• _Problem description_:
Without skipping anything, print all of the data exactly.

[Brief descriptive captions]
= = =

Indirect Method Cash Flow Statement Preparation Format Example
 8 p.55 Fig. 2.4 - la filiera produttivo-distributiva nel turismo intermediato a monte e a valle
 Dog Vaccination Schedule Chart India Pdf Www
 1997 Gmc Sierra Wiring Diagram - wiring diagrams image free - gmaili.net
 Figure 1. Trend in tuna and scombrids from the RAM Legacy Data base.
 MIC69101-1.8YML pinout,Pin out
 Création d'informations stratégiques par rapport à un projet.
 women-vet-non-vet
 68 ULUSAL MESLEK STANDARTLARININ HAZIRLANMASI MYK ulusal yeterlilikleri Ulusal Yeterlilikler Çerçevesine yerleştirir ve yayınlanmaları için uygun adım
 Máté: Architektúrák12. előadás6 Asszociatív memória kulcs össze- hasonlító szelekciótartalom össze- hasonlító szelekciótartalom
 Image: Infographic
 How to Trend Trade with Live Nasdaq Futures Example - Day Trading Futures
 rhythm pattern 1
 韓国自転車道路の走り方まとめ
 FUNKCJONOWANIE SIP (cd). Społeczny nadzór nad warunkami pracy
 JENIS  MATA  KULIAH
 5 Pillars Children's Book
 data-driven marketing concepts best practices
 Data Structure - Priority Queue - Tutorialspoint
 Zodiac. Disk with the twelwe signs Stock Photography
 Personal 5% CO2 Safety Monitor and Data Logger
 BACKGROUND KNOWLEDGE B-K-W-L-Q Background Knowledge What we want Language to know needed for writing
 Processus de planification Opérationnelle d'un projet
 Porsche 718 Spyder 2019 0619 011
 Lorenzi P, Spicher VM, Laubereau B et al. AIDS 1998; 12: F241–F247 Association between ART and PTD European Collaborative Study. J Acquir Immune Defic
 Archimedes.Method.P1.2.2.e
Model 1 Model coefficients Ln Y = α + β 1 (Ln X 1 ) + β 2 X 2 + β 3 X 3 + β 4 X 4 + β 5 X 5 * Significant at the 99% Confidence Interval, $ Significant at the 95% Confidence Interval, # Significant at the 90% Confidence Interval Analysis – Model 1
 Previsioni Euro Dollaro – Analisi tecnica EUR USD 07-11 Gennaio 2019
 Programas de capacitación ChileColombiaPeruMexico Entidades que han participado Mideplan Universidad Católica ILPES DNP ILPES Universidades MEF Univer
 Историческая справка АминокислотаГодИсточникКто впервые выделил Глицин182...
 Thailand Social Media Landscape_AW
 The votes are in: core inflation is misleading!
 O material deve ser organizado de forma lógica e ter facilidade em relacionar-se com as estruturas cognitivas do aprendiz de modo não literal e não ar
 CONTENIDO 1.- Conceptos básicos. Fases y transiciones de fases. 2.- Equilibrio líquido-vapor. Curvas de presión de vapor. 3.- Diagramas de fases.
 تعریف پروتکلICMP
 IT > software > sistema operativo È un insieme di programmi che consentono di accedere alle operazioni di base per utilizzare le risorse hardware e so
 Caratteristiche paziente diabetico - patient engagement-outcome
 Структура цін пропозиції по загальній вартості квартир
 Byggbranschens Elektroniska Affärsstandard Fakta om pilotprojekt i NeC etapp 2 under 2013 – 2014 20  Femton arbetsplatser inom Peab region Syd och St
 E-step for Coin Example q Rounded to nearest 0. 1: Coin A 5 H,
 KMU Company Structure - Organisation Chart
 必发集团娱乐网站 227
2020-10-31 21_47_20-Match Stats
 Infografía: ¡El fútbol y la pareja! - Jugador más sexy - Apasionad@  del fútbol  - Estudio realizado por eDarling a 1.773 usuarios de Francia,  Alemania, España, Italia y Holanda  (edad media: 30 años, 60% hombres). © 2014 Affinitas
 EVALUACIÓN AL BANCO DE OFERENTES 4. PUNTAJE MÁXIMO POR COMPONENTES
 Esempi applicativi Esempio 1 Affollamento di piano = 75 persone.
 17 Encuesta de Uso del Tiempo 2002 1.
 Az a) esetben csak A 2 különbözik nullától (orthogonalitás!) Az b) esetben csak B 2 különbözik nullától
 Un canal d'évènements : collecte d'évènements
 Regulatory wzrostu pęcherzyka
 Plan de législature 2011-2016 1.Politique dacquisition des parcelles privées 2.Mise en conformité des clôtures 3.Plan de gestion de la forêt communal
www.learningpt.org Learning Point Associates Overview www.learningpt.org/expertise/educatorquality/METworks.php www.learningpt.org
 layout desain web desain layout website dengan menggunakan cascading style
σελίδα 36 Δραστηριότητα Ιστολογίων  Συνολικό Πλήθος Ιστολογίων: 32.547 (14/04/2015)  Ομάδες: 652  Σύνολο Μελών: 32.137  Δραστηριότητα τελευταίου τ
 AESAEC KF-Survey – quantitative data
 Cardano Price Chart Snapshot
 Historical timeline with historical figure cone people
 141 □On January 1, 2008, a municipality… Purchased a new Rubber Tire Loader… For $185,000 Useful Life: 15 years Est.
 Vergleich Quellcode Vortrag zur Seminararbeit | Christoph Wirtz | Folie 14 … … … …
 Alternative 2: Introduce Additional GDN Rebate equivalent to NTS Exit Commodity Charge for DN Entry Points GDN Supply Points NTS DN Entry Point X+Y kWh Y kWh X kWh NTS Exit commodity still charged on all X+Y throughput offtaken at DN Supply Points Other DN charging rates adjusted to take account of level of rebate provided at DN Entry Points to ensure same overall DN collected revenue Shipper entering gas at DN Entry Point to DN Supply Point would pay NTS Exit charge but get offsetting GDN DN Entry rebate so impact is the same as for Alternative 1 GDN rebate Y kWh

= = =

• _Final answer_:
Indirect Method Cash Flow Statement Preparation Format Example
 8 p.55 Fig. 2.4 - la filiera produttivo-distributiva nel turismo intermediato a monte e a valle
 Dog Vaccination Schedule Chart India Pdf Www
 1997 Gmc Sierra Wiring Diagram - wiring diagrams image free - gmaili.net
 Figure 1. Trend in tuna and scombrids from the RAM Legacy Data base.
 MIC69101-1.8YML pinout,Pin out
 Création d'informations stratégiques par rapport à un projet.
 women-vet-non-vet
 68 ULUSAL MESLEK STANDARTLARININ HAZIRLANMASI MYK ulusal yeterlilikleri Ulusal Yeterlilikler Çerçevesine yerleştirir ve yayınlanmaları için uygun adım
 Máté: Architektúrák12. előadás6 Asszociatív memória kulcs össze- hasonlító szelekciótartalom össze- hasonlító szelekciótartalom
 Image: Infographic
 How to Trend Trade with Live Nasdaq Futures Example - Day Trading Futures
 rhythm pattern 1
 韓国自転車道路の走り方まとめ
 FUNKCJONOWANIE SIP (cd). Społeczny nadzór nad warunkami pracy
 JENIS  MATA  KULIAH
 5 Pillars Children's Book
 data-driven marketing concepts best practices
 Data Structure - Priority Queue - Tutorialspoint
 Zodiac. Disk with the twelwe signs Stock Photography
 Personal 5% CO2 Safety Monitor and Data Logger
 BACKGROUND KNOWLEDGE B-K-W-L-Q Background Knowledge What we want Language to know needed for writing
 Processus de planification Opérationnelle d'un projet
 Porsche 718 Spyder 2019 0619 011
 Lorenzi P, Spicher VM, Laubereau B et al. AIDS 1998; 12: F241–F247 Association between ART and PTD European Collaborative Study. J Acquir Immune Defic
 Archimedes.Method.P1.2.2.e
Model 1 Model coefficients Ln Y = α + β 1 (Ln X 1 ) + β 2 X 2 + β 3 X 3 + β 4 X 4 + β 5 X 5 * Significant at the 99% Confidence Interval, $ Significant at the 95% Confidence Interval, # Significant at the 90% Confidence Interval Analysis – Model 1
 Previsioni Euro Dollaro – Analisi tecnica EUR USD 07-11 Gennaio 2019
 Programas de capacitación ChileColombiaPeruMexico Entidades que han participado Mideplan Universidad Católica ILPES DNP ILPES Universidades MEF Univer
 Историческая справка АминокислотаГодИсточникКто впервые выделил Глицин182...
 Thailand Social Media Landscape_AW
 The votes are in: core inflation is misleading!
 O material deve ser organizado de forma lógica e ter facilidade em relacionar-se com as estruturas cognitivas do aprendiz de modo não literal e não ar
 CONTENIDO 1.- Conceptos básicos. Fases y transiciones de fases. 2.- Equilibrio líquido-vapor. Curvas de presión de vapor. 3.- Diagramas de fases.
 تعریف پروتکلICMP
 IT > software > sistema operativo È un insieme di programmi che consentono di accedere alle operazioni di base per utilizzare le risorse hardware e so
 Caratteristiche paziente diabetico - patient engagement-outcome
 Структура цін пропозиції по загальній вартості квартир
 Byggbranschens Elektroniska Affärsstandard Fakta om pilotprojekt i NeC etapp 2 under 2013 – 2014 20  Femton arbetsplatser inom Peab region Syd och St
 E-step for Coin Example q Rounded to nearest 0. 1: Coin A 5 H,
 KMU Company Structure - Organisation Chart
 必发集团娱乐网站 227
2020-10-31 21_47_20-Match Stats
 Infografía: ¡El fútbol y la pareja! - Jugador más sexy - Apasionad@  del fútbol  - Estudio realizado por eDarling a 1.773 usuarios de Francia,  Alemania, España, Italia y Holanda  (edad media: 30 años, 60% hombres). © 2014 Affinitas
 EVALUACIÓN AL BANCO DE OFERENTES 4. PUNTAJE MÁXIMO POR COMPONENTES
 Esempi applicativi Esempio 1 Affollamento di piano = 75 persone.
 17 Encuesta de Uso del Tiempo 2002 1.
 Az a) esetben csak A 2 különbözik nullától (orthogonalitás!) Az b) esetben csak B 2 különbözik nullától
 Un canal d'évènements : collecte d'évènements
 Regulatory wzrostu pęcherzyka
 Plan de législature 2011-2016 1.Politique dacquisition des parcelles privées 2.Mise en conformité des clôtures 3.Plan de gestion de la forêt communal
www.learningpt.org Learning Point Associates Overview www.learningpt.org/expertise/educatorquality/METworks.php www.learningpt.org
 layout desain web desain layout website dengan menggunakan cascading style
σελίδα 36 Δραστηριότητα Ιστολογίων  Συνολικό Πλήθος Ιστολογίων: 32.547 (14/04/2015)  Ομάδες: 652  Σύνολο Μελών: 32.137  Δραστηριότητα τελευταίου τ
 AESAEC KF-Survey – quantitative data
 Cardano Price Chart Snapshot
 Historical timeline with historical figure cone people
 141 □On January 1, 2008, a municipality… Purchased a new Rubber Tire Loader… For $185,000 Useful Life: 15 years Est.
 Vergleich Quellcode Vortrag zur Seminararbeit | Christoph Wirtz | Folie 14 … … … …
 Alternative 2: Introduce Additional GDN Rebate equivalent to NTS Exit Commodity Charge for DN Entry Points GDN Supply Points NTS DN Entry Point X+Y kWh Y kWh X kWh NTS Exit commodity still charged on all X+Y throughput offtaken at DN Supply Points Other DN charging rates adjusted to take account of level of rebate provided at DN Entry Points to ensure same overall DN collected revenue Shipper entering gas at DN Entry Point to DN Supply Point would pay NTS Exit charge but get offsetting GDN DN Entry rebate so impact is the same as for Alternative 1 GDN rebate Y kWh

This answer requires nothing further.